Exercise input
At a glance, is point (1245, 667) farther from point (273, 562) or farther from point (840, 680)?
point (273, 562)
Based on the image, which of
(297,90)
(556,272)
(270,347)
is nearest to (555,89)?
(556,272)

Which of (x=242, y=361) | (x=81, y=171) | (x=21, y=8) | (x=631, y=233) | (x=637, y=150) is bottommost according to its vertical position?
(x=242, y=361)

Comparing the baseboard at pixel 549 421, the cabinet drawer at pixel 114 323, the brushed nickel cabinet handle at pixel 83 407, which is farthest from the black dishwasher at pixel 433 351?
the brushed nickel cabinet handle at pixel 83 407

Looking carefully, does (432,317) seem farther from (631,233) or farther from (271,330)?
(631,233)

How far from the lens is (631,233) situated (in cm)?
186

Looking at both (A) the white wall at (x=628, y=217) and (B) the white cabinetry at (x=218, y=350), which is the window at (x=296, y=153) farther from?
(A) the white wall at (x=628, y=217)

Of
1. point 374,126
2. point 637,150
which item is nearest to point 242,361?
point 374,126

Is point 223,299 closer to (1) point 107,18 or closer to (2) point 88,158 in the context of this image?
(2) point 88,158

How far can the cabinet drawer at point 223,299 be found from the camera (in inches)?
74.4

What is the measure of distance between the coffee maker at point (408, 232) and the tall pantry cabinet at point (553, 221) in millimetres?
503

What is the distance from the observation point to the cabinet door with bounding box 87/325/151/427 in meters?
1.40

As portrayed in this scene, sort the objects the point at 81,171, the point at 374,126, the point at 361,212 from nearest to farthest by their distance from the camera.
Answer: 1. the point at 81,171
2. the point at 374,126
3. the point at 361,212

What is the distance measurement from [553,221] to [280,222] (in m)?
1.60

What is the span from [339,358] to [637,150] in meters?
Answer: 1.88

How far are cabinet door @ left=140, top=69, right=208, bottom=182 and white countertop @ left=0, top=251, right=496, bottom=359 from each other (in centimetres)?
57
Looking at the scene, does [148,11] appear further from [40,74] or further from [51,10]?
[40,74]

Written exercise
Copy out the rows above word for word, starting with the line that contains "What is the measure" and continuing through the last line of the rows.

Response to the task
What is the measure of distance between the coffee maker at point (408, 232) and the tall pantry cabinet at point (553, 221) in millimetres?
503

What is the distance from the observation point to the cabinet door with bounding box 87/325/151/427 in meters?
1.40

As portrayed in this scene, sort the objects the point at 81,171, the point at 374,126, the point at 361,212 from nearest to farthest by their distance from the camera.
Answer: 1. the point at 81,171
2. the point at 374,126
3. the point at 361,212

What is the distance measurement from [553,221] to [280,222] (in m)?
1.60

What is the span from [339,358] to [637,150] in meters?
Answer: 1.88

How far are cabinet door @ left=140, top=69, right=208, bottom=182 and white countertop @ left=0, top=251, right=496, bottom=359 from each other (in centimetres)?
57
Looking at the scene, does [148,11] appear further from [40,74] or further from [51,10]?
[40,74]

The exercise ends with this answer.